Romney says he, GOP are supportive of women
HARTFORD, Conn. — Presidential candidate Mitt Romney intensified his efforts Wednesday to rebut claims that he and fellow Republicans are insufficiently supportive of women, or even hostile to them.
For the second straight day, the presumptive GOP nominee campaigned at a female-owned work site, and denounced Democrats for saying his party is waging “a war on women.”
“The real war on women is being waged by the president’s failed economic policies,” Romney told a crowd packed inside Alpha Graphics. There, and on Tuesday at a women-owned steel fabrication plant in Delaware, Romney said President Barack Obama’s economic policies have disproportionately hurt women.

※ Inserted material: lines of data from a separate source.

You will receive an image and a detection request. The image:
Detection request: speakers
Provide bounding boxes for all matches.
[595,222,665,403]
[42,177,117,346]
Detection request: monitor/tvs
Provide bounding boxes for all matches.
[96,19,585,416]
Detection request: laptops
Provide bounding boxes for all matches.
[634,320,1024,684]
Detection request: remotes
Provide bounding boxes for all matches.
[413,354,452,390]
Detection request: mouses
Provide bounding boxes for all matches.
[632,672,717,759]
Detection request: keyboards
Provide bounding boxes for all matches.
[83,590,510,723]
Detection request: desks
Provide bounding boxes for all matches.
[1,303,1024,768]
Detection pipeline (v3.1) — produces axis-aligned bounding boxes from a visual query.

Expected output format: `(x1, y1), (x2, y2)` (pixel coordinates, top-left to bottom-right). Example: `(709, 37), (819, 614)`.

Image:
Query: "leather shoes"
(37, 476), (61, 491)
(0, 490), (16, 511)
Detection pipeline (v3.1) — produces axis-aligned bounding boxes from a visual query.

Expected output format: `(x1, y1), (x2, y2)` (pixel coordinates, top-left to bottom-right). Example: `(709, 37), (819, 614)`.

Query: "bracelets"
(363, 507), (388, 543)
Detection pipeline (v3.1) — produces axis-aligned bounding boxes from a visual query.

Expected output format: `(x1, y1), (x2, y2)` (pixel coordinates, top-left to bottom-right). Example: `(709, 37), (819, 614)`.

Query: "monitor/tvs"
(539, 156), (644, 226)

The events were scheduled before Rick Santorum’s unexpected withdrawal removed the last serious barrier to Romney’s nomination pursuit. They underscored Romney’s sensitivity to Democrats’ efforts to link him to controversial GOP-led efforts to limit birth-control insurance coverage for women in some workplaces, among other things.
Polls have found a growing “gender gap” in the presidential race. Obama’s advantage among women is outpacing Romney’s edge among men.
While he spoke in Hartford, Romney’s campaign issued statements from Republican women in Congress defending his record. But a conference call with reporters arranged by his campaign hit a snag when aides were asked whether Romney supports the Lilly Ledbetter Act to help women achieve equal pay, the first piece of legislation Obama signed.
“We’ll get back to you on that,” campaign policy director Lanhee Chen said after a pause.
Democrats gleefully publicized the exchange. They glossed over the fact that many GOP lawmakers had opposed the legislation when Congress passed it in 2009. The law makes it easier for women to file workplace pay-discrimination cases.
Romney repeated his assertion that women account for 92 percent of those who have lost jobs during Obama’s presidency.
Independent groups say the claim overlooks the way men were disproportionately hit by job losses during the 2008 recession, when George W. Bush was president. By the time Obama took office, deep losses in male-dominated areas such as construction had taken a much bigger toll on men.
Romney’s claim also counts job losses in the first two months of 2009, when the newly inaugurated Obama had enjoyed scant time to redirect the economy.
“There is a small amount of truth to the claim, but it ignores critical facts that would give a different impression,” said the journalism-based group PolitiFact. “We rate it mostly false.”